> _What you are asked to do_: Your job here is to restate every record exactly, pictures excluded.

Dataset entries
- - - - - - -
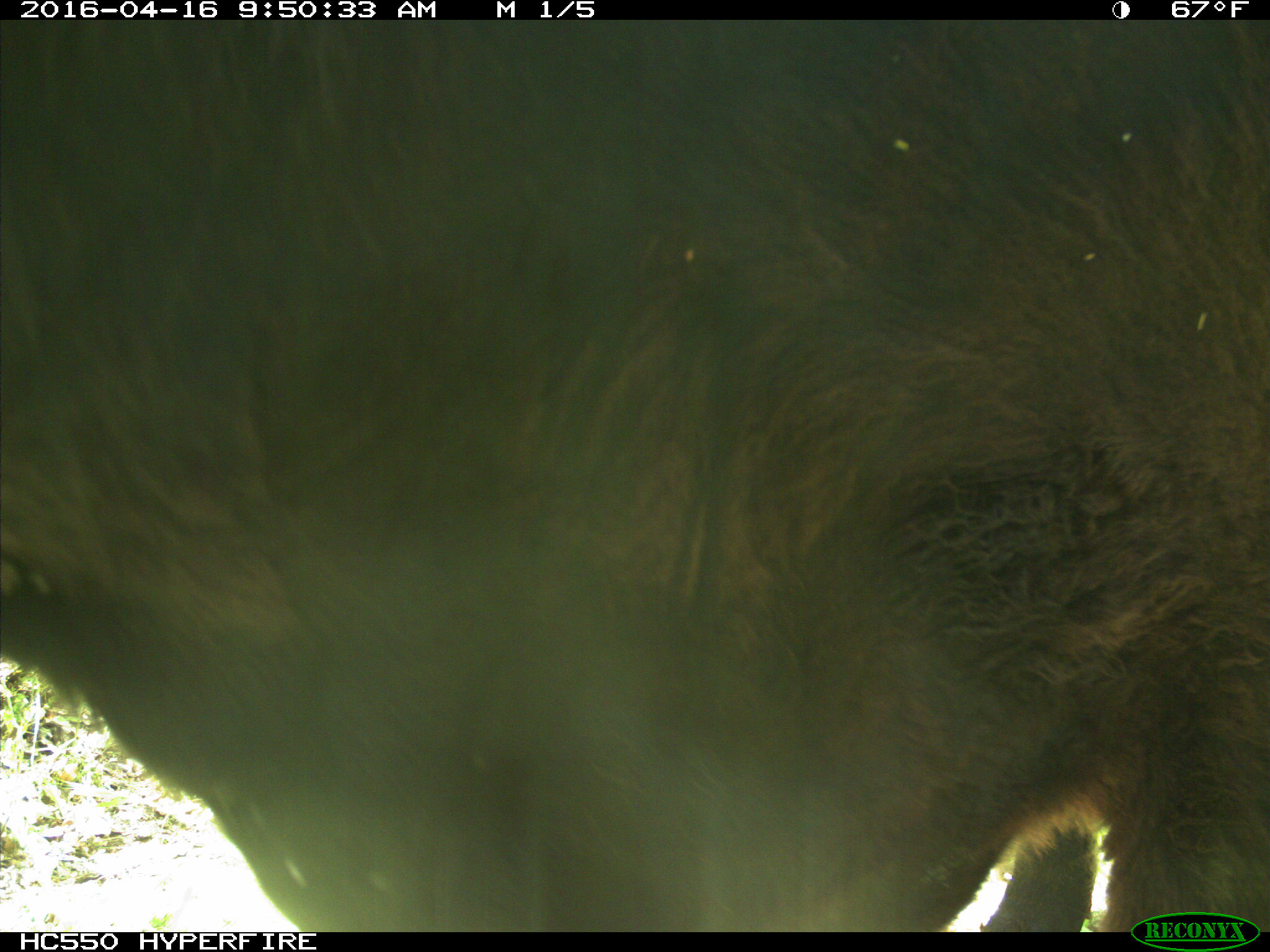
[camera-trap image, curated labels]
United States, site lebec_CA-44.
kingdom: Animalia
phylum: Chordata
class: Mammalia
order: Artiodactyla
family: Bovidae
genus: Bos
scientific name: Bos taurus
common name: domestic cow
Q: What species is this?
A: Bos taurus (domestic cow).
- - - - - - -
> _Solution_:
[camera-trap image, curated labels]
United States, site lebec_CA-44.
kingdom: Animalia
phylum: Chordata
class: Mammalia
order: Artiodactyla
family: Bovidae
genus: Bos
scientific name: Bos taurus
common name: domestic cow
Q: What species is this?
A: Bos taurus (domestic cow).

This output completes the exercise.